Paper 4, Section II, K

Principles of Statistics | Part II, 2012

For i=1,,ni=1, \ldots, n, the pairs (Xi,Yi)\left(X_{i}, Y_{i}\right) have independent bivariate normal distributions, with E(Xi)=μX,E(Yi)=μY,var(Xi)=var(Yi)=ϕ\mathbb{E}\left(X_{i}\right)=\mu_{X}, \mathbb{E}\left(Y_{i}\right)=\mu_{Y}, \operatorname{var}\left(X_{i}\right)=\operatorname{var}\left(Y_{i}\right)=\phi, and corr(Xi,Yi)=ρ\operatorname{corr}\left(X_{i}, Y_{i}\right)=\rho. The means μX,μY\mu_{X}, \mu_{Y} are known; the parameters ϕ>0\phi>0 and ρ(1,1)\rho \in(-1,1) are unknown.

Show that the joint distribution of all the variables belongs to an exponential family, and identify the natural sufficient statistic, natural parameter, and mean-value parameter. Hence or otherwise, find the maximum likelihood estimator ρ^\hat{\rho} of ρ\rho.
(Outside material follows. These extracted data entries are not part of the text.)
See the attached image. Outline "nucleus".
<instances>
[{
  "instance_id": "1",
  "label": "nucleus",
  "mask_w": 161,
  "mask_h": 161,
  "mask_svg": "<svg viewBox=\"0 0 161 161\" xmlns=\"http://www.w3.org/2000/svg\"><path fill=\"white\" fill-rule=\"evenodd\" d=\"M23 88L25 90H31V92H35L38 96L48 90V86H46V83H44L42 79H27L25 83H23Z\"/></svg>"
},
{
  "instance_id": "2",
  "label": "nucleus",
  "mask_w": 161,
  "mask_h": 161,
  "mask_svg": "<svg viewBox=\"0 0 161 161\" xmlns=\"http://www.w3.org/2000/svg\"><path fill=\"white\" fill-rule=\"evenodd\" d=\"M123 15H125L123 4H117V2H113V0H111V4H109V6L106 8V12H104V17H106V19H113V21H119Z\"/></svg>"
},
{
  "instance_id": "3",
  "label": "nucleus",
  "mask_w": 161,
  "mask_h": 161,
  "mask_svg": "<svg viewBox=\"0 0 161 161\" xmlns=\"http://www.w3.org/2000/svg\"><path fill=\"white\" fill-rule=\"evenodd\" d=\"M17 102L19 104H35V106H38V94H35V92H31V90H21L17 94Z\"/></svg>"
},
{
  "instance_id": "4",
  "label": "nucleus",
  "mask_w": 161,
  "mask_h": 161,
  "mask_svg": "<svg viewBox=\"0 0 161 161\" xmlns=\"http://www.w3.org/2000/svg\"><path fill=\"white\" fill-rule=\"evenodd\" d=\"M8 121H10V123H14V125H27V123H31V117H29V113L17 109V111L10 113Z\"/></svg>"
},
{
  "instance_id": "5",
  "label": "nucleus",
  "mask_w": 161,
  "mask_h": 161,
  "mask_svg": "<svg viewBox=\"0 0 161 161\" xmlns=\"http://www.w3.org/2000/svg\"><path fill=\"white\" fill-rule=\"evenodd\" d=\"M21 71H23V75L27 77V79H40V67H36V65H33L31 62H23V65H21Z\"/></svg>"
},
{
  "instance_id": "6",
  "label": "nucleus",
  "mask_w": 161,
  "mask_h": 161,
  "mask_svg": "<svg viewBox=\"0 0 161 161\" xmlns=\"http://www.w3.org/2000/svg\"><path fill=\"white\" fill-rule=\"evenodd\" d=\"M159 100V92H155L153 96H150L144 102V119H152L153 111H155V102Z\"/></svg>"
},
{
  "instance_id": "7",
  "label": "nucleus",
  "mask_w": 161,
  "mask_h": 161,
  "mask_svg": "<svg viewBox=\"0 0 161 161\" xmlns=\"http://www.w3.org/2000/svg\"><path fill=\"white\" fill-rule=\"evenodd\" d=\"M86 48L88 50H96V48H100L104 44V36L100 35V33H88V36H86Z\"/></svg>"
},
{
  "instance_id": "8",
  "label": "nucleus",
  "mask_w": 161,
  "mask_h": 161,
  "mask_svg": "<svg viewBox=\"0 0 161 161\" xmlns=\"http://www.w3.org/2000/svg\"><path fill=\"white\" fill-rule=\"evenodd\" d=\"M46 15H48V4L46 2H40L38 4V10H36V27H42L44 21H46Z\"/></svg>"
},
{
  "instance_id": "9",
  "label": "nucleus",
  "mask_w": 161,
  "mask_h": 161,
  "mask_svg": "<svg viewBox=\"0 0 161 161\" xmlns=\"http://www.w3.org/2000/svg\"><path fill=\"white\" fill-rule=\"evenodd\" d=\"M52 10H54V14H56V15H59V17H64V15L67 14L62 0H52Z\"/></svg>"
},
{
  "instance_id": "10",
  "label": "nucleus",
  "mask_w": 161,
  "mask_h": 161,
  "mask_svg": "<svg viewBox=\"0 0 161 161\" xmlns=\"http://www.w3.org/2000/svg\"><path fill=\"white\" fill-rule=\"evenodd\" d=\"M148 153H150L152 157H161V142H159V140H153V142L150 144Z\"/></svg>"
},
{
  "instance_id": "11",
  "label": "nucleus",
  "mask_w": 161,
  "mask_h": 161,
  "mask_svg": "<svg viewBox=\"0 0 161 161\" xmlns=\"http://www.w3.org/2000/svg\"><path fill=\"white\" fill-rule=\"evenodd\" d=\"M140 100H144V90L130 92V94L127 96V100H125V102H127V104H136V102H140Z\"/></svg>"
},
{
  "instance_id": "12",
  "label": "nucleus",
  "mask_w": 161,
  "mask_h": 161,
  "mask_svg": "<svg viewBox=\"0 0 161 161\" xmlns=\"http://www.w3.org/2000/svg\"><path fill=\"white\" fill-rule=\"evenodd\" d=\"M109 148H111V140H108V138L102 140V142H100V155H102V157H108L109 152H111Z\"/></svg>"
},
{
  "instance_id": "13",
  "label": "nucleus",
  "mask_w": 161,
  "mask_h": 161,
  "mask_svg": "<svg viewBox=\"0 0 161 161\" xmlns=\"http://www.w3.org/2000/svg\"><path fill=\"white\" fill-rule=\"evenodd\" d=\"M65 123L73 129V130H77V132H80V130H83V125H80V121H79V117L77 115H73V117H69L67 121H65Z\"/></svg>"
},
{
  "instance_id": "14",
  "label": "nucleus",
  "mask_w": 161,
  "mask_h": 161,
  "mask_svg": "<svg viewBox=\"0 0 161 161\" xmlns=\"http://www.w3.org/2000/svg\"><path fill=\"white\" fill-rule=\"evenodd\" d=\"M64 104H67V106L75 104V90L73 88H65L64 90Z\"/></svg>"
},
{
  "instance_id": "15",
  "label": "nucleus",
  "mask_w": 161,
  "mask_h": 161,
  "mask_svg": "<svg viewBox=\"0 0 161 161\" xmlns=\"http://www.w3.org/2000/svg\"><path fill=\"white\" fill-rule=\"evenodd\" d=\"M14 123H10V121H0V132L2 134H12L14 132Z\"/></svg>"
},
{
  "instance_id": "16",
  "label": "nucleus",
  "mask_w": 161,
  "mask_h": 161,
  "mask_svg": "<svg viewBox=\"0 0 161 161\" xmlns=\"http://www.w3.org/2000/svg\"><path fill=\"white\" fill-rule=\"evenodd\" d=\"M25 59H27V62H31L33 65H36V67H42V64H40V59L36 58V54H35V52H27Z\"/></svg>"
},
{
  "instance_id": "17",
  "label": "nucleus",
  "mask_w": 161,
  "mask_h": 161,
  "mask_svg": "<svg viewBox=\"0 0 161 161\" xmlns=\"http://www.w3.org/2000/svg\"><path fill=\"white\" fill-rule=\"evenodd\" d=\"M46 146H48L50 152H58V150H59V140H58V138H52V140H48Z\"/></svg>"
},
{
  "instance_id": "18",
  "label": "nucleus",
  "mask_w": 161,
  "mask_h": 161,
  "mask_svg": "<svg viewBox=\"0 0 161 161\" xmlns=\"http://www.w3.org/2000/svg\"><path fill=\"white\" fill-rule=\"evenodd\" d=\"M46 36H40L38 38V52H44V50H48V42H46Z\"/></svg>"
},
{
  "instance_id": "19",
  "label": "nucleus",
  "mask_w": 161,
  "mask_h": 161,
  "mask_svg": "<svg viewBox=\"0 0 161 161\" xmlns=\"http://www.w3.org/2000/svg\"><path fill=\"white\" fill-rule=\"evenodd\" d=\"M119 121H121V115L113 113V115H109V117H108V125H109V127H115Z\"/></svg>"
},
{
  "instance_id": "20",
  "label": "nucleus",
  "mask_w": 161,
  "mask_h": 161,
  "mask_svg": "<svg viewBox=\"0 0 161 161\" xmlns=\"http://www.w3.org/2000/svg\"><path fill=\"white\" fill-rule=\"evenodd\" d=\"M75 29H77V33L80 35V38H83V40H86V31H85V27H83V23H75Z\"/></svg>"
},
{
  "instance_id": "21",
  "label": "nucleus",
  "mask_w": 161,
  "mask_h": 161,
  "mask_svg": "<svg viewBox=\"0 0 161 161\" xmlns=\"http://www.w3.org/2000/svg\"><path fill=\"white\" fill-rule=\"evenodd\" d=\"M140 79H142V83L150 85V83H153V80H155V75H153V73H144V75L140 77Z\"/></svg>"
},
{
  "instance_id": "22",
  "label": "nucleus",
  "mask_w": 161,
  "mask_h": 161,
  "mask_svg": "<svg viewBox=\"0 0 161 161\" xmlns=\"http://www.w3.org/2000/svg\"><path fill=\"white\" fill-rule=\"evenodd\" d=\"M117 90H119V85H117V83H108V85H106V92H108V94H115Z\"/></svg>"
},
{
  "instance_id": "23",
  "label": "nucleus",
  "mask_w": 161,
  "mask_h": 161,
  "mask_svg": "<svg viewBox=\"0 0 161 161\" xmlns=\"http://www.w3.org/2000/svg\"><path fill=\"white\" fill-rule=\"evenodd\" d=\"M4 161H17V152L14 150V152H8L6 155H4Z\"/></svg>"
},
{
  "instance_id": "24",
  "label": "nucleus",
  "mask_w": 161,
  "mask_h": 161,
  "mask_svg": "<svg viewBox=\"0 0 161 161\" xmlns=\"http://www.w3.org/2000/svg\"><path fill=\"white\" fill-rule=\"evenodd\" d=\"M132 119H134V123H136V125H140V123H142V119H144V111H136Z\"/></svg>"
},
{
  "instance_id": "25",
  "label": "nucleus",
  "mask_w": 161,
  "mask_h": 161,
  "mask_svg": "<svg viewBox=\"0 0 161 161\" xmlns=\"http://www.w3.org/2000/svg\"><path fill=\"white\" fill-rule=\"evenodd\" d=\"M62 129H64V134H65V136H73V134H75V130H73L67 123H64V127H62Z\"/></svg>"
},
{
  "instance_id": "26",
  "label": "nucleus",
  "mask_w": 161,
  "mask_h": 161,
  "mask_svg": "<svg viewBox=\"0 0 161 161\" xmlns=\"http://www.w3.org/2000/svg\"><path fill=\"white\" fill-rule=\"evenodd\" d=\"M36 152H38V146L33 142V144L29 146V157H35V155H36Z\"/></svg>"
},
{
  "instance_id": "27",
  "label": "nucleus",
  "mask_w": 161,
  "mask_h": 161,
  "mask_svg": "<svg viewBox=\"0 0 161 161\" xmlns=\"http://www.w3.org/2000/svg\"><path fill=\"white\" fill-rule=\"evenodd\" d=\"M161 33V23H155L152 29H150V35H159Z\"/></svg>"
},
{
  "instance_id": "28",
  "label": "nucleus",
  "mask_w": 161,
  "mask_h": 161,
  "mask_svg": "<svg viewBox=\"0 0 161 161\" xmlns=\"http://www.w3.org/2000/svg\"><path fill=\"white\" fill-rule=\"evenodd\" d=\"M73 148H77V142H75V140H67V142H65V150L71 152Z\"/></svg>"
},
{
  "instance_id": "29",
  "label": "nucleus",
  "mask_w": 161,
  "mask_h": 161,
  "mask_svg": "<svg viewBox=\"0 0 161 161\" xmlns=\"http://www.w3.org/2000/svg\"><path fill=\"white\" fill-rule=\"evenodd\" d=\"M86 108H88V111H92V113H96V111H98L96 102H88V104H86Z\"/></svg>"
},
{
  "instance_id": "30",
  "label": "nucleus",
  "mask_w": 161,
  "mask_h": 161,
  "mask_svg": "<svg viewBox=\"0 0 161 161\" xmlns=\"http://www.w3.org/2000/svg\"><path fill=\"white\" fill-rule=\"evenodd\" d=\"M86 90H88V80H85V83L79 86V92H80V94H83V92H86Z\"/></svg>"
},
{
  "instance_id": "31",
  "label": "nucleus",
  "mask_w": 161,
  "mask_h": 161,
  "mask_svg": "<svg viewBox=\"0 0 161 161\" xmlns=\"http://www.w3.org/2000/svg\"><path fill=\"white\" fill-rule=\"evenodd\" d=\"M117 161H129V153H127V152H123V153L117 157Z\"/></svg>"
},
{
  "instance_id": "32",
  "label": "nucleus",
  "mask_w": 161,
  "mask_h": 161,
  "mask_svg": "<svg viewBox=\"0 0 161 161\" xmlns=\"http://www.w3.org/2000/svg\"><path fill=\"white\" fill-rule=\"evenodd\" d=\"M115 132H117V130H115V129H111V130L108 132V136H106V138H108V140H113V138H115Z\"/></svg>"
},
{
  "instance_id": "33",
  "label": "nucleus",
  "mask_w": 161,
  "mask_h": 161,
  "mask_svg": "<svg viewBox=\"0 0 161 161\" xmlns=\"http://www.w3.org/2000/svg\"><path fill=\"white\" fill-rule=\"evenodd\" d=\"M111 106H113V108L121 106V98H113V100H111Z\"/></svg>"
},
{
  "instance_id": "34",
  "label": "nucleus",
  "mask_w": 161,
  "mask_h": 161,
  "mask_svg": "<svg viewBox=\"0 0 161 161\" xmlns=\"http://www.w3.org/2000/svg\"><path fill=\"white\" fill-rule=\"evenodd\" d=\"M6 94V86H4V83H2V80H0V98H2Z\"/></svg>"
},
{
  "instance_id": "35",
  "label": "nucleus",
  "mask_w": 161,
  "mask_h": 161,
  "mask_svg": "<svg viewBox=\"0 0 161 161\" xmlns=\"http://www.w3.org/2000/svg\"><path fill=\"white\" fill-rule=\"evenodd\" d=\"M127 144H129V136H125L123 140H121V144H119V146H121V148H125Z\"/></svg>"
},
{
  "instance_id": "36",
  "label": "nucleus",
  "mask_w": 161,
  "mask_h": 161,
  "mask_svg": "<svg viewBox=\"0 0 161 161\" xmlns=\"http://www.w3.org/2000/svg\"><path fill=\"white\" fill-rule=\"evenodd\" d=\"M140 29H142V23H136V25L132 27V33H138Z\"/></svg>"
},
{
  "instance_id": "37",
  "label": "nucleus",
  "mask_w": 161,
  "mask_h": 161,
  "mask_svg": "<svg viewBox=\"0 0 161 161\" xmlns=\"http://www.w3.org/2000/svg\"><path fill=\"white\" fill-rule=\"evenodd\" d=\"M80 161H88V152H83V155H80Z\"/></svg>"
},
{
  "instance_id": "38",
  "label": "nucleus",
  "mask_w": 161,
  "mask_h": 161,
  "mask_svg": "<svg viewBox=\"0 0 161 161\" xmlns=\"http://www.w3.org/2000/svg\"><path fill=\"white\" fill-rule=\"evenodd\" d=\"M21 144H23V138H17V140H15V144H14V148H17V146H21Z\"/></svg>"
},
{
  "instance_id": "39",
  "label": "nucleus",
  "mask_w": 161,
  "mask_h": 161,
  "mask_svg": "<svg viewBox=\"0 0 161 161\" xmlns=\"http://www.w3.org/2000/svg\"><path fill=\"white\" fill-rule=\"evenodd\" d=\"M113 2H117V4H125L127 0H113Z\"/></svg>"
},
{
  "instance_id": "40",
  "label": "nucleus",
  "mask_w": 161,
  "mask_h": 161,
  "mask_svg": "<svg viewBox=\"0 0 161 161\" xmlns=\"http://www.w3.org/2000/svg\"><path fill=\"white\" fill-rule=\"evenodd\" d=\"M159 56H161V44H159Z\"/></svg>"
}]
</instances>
Let Ui:=Xi+Yi,Vi:=XiYiU_{i}:=X_{i}+Y_{i}, V_{i}:=X_{i}-Y_{i}. What is the joint distribution of (Ui,Vi)?\left(U_{i}, V_{i}\right) ?

Show that the distribution of

(1+ρ^)/(1ρ^)(1+ρ)/(1ρ)\frac{(1+\hat{\rho}) /(1-\hat{\rho})}{(1+\rho) /(1-\rho)}

is FnnF_{n}^{n}. Hence describe a (1α)(1-\alpha)-level confidence interval for ρ\rho. Briefly explain what would change if μX\mu_{X} and μY\mu_{Y} were also unknown.

[Recall that the distribution Fν2ν1F_{\nu_{2}}^{\nu_{1}} is that of (W1/ν1)/(W2/ν2)\left(W_{1} / \nu_{1}\right) /\left(W_{2} / \nu_{2}\right), where, independently for j=1j=1 and j=2,Wjj=2, W_{j} has the chi-squared distribution with νj\nu_{j} degrees of freedom.]